Strafrecht kennt zwei Zwecke: Sexuelle Ausbeutung und der Arbeitsausbeutung
Das deutsche Strafrecht kennt dabei die beiden Zwecke der sexuellen Ausbeutung und der Arbeitsausbeutung.
Internationale Konventionen fordern zuzüglich die Aufnahme weiterer Ausbeutungszwecke wie Menschenhandel zum Zwecke der Organentnahme, zum Zwecke der Ausbeutung durch Zwang zu strafbaren Handlungen (Diebstahl, Raubüberfälle, Einbrüche) oder Bettelei.
Deutschland steht dabei in einer vertraglichen, geschichtlichen und moralischen Verantwortung Betroffene von Menschenhandel zu identifizieren und sofortigen Schutz sowie Hilfsleistungen zu garantieren. Identifizierten Opfern von Menschenhandel stehen dabei gesetzliche und institutionelle Sonderregelungen zu.
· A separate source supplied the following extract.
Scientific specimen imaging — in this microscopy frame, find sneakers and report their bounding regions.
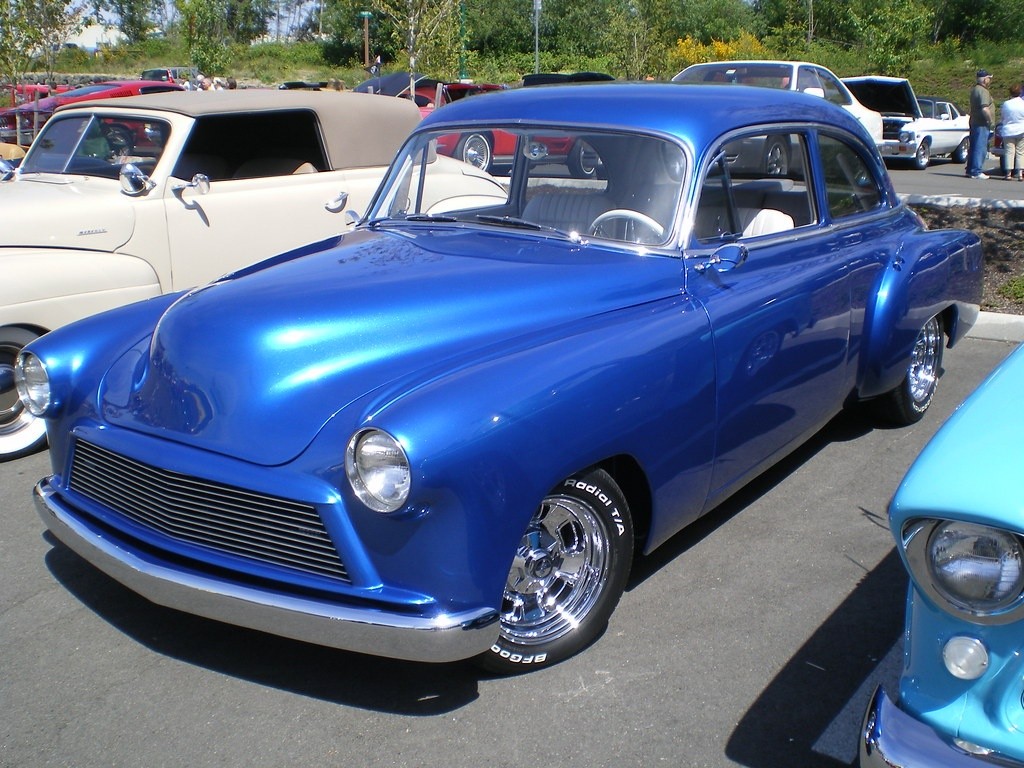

Strafrechtliche Instrumente finden quasi keine Anwendung
Obwohl der Gesetzgeber der Praxis mit der Einführung des Straftatbestandes § 233 StGB im Jahre 2005 ein mächtiges strafrechtliches Instrument gegen Arbeitsausbeutung und Menschenhandel an die Hand gegeben hat, findet dieses in der gesamtdeutschen Realität nahezu keine Anwendung. So weist das Bundelagebild Menschenhandel des Bundeskriminalamtes für 2012 lediglich elf Ermittlungsverfahren mit vierzehn potentiellen Menschenhandelsopfern im Bereich der Arbeitsausbeutung aus.
Die statistische Bedeutungslosigkeit hat mehrere Gründe, wobei neben der schweren Beweisbarkeit des Strafrechtsparagraphen und der mangelnden Anzeigen- und Aussagebereitschaft der Betroffenen wohl vor allem die Unsicherheit über die Einordnung einer Ausbeutungssituation als Menschenhandel gehört.
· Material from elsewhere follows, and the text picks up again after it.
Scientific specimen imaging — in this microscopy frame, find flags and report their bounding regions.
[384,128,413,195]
Der entsprechende Strafrechtsparagraph benennt unter anderem unangemessene Arbeitsverhältnisse die unter Ausnutzung einer Zwangslage herbeigeführt worden als Menschenhandel. Eine genaue Abgrenzung, etwa durch Beispiele oder Indikatoren nennt der Gesetzestext jedoch nicht und überlässt es vielmehr der Praxis eine sinnvolle Einstufung von Menschenhandelsfällen vorzunehmen.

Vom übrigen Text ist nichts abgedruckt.